-------- Selected passage --------
Thursday, August 7, 2014

Knapsack (0/1, unbound) Problem

Excerpt from wiki (http://en.wikipedia.org/wiki/Knapsack_problem):

The knapsack problem or rucksack problem is a problem in combinatorial optimization: Given a set of items, each with a mass and a value, determine the number of each item to include in a collection so that the total weight is less than or equal to a given limit and the total value is as large as possible. It derives its name from the problem faced by someone who is constrained by a fixed-size knapsack and must fill it with the most valuable items.

Knapsack 0/1

Basically the constraint is an item can be selected at most only once.

say f[i, w] is the maximum value that can be obtained using up-to 'i' elements so that sum of their weights is at most 'w'

f[i, w] = 0 if i <= 0
              0 if w == 0
              f[i-1, w] if weights[i] > w
              max (f[i-1, w], f[i-1, w-weights[i]] + values[i])

Unbound Knapsack

basically there is no bound on the number of times an item can be selected
 
f[i, w] = 0 if i <= 0
              0 if w == 0
              f[i-1, w] if weights[i] > w
              max (f[i-1, w], f[i, w-weights[i]]+ vi)
 
 
 Below is the corresponding code -

Using Memoization


Code Snippet
  1. public int Knapsack_0_1_DP_Memoization_Top_To_Bottom_Lazy(int[] weights, int[] values, int maxWeight)
  2.         {
  3.             this.ValidataInput_Knapsack_0_1(weights, values, maxWeight);
  4.             int?[][] DP_Memoization_Max_Value_Cache = new int?[values.Length+1][];
  5.             for(int i = 0; i<=values.Length; i++)
  6.             {
  7.                 DP_Memoization_Max_Value_Cache[i] = new int?[maxWeight+1];
  8.                 for(int j = 0; j <= maxWeight; j++)
--------
**Exercises to complete:**
**a)** According to the knapsack write-up, what is the constraint in the 0/1 version of the problem?
**b)** List the parameters of the method in the knapsack write-up's code snippet.
**c)** Carry on the knapsack write-up's code from the last line shown.
-------- Recorded information --------
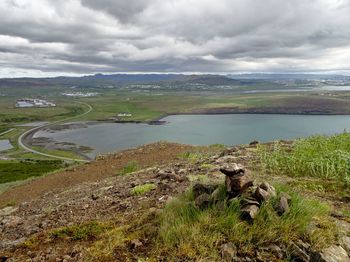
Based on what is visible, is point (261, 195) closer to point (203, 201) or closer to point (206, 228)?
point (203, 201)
--------
-------- Recorded information --------
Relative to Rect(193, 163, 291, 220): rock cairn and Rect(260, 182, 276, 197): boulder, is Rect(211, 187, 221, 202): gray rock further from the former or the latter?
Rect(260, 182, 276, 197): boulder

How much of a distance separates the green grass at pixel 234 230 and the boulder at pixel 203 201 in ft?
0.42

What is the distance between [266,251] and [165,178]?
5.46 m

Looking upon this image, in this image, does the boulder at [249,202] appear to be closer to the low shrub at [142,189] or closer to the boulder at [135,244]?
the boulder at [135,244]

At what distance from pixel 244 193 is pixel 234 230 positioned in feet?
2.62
--------
**Results for the exercise:**
**a)** An item can be selected at most once.

**b)** weights, values, maxWeight

**c)**
  9.                 {
  10.                     DP_Memoization_Max_Value_Cache[i][j] = null; //yes, its default - just to be defensive
  11.                     if(i == 0)
  12.                     {
  13.                         DP_Memoization_Max_Value_Cache[0][j] = 0;
  14.                     }
  15.                 }
  16.                 //value for weight zero is zero :)
  17.                 DP_Memoization_Max_Value_Cache[i][0] = 0;
  18.             }
  19.             var v = this.Knapsack_0_1_DP_Memoization_Top_To_Bottom_Lazy_Recursive(weights, values,
  20.                 index: values.Length, weight: maxWeight,
  21.                 DP_Memoization_Max_Value_Cache: DP_Memoization_Max_Value_Cache);
  22.             Assert.IsTrue(v == DP_Memoization_Max_Value_Cache[values.Length][maxWeight]);
  23.             return v;
  24.         }
  25.         /// <summary>
  26.         /// f(i, w) = f(i-1, w) if Wi > w
  27.                  ///Or, max (f(i-1, w), f(i-1, w-Wi) + Vi
  28.                  ///Or 0 if i < 0
  29.         /// </summary>
  30.         int Knapsack_0_1_DP_Memoization_Top_To_Bottom_Lazy_Recursive(int[] weights, int[] values,
  31.             int index, int weight, int?[][] DP_Memoization_Max_Value_Cache)
  32.         {
  33.             if (index < 0)
  34.             {
  35.                 return 0;
  36.             }
  37.             Debug.Assert(weight >= 0);
  38. #if DEBUG
  39.             if ((index == 0) || (weight == 0))
  40.             {
  41.                 Debug.Assert(DP_Memoization_Max_Value_Cache[index][weight] == 0);
  42.             }
  43. #endif
  44.             //value is cached, so return
  45.             if(DP_Memoization_Max_Value_Cache[index][weight] != null)
  46.             {
  47.                 return DP_Memoization_Max_Value_Cache[index][weight].Value;
  48.             }
  49.             Debug.Assert(index > 0);
  50.             Debug.Assert(weight > 0);
  51.             int maxValueWithoutIncludingCurrentItem = this.Knapsack_0_1_DP_Memoization_Top_To_Bottom_Lazy_Recursive
  52.                 (weights, values, index - 1, weight, DP_Memoization_Max_Value_Cache);
  53.             if (weights[index-1] > weight)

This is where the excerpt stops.